The author H. P. Lovecraft came to mind, as well, with all his indescribable horrors. She’d always found his writing lazy. Because everything can be described. Even if doing so broke your mind.

The creature ran on all fours, but its arms were twice as long as its legs, so its movements were more of a swing than a run. It was taller than Cabin #2 and more than twice as long as the cabin was wide. Behind the fleeing lady, with her big boobs bouncing and swinging—her tits were almost as big as Pam’s, although the woman’s waist was more than likely a size six to Pam’s size sixteen—the monkey-like, thin-as-a-barber-pole, black-skinned, sickle-clawed beast mounted the cabin like a stud does a mare. The roof collapsed and the cabin itself exploded under the thing’s weight. Splinters and other debris rained down around and onto Pam. Even in her shock and terror, she understood that the creature didn’t look heavy or wide enough to accomplish this kind of destruction. Because, even though it was huge—and seemingly getting bigger by the second—the destruction it created was bigger than the sum of its parts. In video game terms—the thing’s hit box was twice as big as the character itself.

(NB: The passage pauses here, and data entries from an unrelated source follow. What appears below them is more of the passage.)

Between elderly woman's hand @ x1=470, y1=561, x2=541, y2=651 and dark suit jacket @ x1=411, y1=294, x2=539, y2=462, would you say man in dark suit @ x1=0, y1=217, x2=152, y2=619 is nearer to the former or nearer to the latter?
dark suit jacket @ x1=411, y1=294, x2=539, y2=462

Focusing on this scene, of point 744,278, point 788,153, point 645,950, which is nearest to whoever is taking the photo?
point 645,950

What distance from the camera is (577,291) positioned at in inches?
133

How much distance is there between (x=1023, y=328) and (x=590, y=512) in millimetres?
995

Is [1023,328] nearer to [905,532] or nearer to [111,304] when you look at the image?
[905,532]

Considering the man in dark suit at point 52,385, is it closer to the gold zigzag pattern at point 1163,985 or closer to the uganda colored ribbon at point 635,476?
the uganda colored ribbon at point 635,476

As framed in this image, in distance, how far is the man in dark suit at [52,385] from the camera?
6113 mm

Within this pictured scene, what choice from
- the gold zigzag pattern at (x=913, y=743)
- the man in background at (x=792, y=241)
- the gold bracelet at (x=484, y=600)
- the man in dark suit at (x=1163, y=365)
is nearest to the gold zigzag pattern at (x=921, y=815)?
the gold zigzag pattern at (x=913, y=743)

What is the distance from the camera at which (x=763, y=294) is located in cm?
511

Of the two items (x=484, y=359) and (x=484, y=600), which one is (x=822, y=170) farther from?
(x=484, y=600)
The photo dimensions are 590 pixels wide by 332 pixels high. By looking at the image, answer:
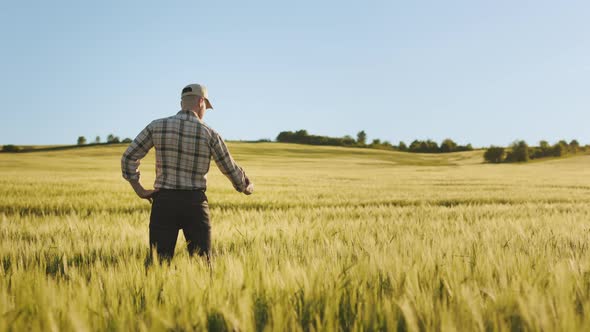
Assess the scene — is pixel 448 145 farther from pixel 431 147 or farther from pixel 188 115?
pixel 188 115

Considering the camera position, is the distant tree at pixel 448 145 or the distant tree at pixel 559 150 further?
the distant tree at pixel 448 145

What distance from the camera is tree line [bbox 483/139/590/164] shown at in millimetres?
78812

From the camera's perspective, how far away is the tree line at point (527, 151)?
7881 cm

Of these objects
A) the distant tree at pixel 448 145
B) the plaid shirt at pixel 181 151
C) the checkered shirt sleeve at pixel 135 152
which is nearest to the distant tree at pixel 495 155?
the distant tree at pixel 448 145

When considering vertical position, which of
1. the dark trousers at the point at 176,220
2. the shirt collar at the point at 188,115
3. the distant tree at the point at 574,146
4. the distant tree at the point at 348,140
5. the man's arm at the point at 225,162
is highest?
the distant tree at the point at 348,140

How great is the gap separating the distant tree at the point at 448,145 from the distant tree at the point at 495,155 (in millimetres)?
22326

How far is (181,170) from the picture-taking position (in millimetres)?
3568

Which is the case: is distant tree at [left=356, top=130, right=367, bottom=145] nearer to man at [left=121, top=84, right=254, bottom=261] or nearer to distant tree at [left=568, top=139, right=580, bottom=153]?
distant tree at [left=568, top=139, right=580, bottom=153]

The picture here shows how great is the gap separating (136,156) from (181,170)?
441mm

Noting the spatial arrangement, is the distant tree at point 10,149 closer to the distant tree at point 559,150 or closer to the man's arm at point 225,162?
the man's arm at point 225,162

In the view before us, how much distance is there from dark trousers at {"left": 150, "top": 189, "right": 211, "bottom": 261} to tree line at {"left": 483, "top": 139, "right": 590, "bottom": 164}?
83.4 metres

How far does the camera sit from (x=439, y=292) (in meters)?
1.93

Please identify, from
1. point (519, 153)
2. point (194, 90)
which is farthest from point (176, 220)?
point (519, 153)

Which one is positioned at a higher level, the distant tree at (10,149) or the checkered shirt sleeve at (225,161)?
the distant tree at (10,149)
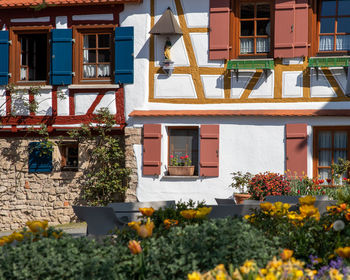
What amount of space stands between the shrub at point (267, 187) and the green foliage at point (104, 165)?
286 centimetres

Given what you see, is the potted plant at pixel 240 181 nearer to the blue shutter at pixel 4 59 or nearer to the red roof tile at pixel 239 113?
the red roof tile at pixel 239 113

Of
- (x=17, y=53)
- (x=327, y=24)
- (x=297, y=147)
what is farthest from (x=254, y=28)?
(x=17, y=53)

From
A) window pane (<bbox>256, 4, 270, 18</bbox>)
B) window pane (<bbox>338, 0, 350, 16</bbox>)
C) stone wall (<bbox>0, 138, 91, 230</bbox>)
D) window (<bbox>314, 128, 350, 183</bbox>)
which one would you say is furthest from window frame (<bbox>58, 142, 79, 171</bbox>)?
window pane (<bbox>338, 0, 350, 16</bbox>)

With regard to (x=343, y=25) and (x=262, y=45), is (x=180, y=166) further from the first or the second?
(x=343, y=25)

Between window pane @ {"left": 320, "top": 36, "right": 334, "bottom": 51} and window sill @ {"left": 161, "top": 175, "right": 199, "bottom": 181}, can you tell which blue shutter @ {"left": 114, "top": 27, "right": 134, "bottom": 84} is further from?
window pane @ {"left": 320, "top": 36, "right": 334, "bottom": 51}

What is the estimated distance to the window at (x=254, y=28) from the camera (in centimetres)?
1090

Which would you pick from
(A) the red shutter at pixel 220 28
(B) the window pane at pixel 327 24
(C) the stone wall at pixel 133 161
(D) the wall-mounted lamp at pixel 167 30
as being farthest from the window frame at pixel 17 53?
(B) the window pane at pixel 327 24

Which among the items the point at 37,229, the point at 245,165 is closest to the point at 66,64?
the point at 245,165

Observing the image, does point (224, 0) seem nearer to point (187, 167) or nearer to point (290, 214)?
point (187, 167)

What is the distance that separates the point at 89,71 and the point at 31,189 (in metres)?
2.67

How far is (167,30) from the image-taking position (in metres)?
10.8

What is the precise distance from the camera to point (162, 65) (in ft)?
36.2

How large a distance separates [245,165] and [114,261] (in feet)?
24.0

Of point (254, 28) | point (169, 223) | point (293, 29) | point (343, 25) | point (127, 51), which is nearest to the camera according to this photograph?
point (169, 223)
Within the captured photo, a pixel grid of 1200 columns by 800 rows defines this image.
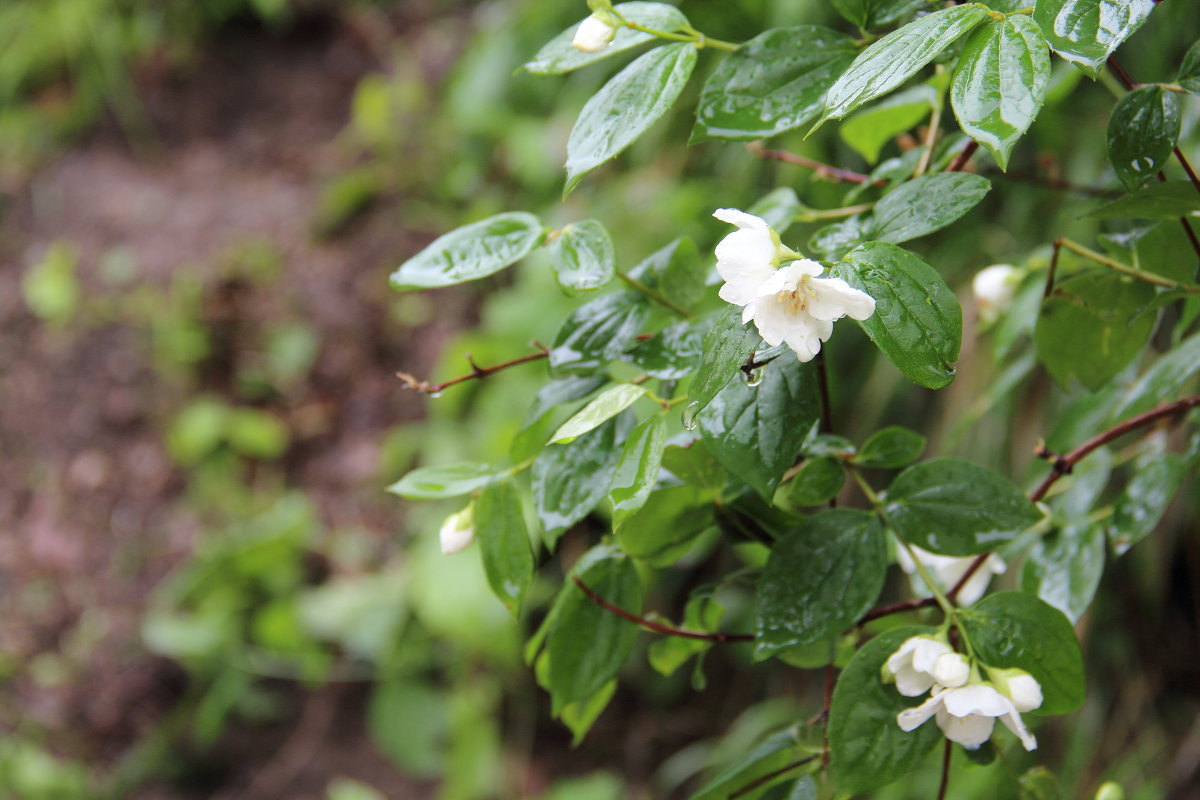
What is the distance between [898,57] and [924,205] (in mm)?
84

Perched upon the rubble of Cabin #2, the monster’s yellow teeth, big as human fingers, parted and it loosed a roar that was both an ear-piercing shriek and bowel-slackening rumble. The only thing near resembling the roar that Pam had experienced was the screeching tone of Godzilla in those old Japanese movies. But that wasn’t quite right either. Because, while the creature’s roar did sound something akin to Godzilla, its voice was all its own. In a world where there was nothing new under the sun, Pam Baker thought this monster’s voice was the first original thing she’d ever come across.

The lady and her floppy tits rushed past Pam and up the stairs. Pam was too interested in the thing studying her to invest much more than a glance at the lady, but she looked like hell. About as bad as one would expect a woman being chased by an otherworldly monster to look.

Pam could have moved. She could have tried to flee. But something other than fear rooted her in place. A morbid curiosity. A need to know what this thing was and where it had come from kept her from turning and running.

Besides, she was already out of breath, and her heart wasn’t really racing as much as it was struggling not to come in last. If she turned and rushed up the stairs, her ticker would likely explode in her chest like the cabin had under the creature’s weight.

“What—the fuck—are you?” she panted.

The monster stepped from atop the ruined cabin and toward where Pam stood in awe.

I am Pain.

“Where do you come from?”

I am of the Void. A place known to my kind as the Roaming.

“Radical. Where’s that?”

Here—let me show you.

For the span of a human life, in the time it takes entire galaxies to spawn, Pam Baker was swallowed whole and shown the universe. There was a time when she remembered being devoured, having known what a mouse in the throat of a garter snake must feel like, and then she was stardust. She stretched out into the Void, past the Halls and into the Roaming, where she became what she had always been—her memories.

Knowledge of unknowable weight smashed her against the rocks of Forever. The lamentations of loved ones suffused her with terrible emotions. She felt every tear and breaking heart belonging to those who mourned her loss.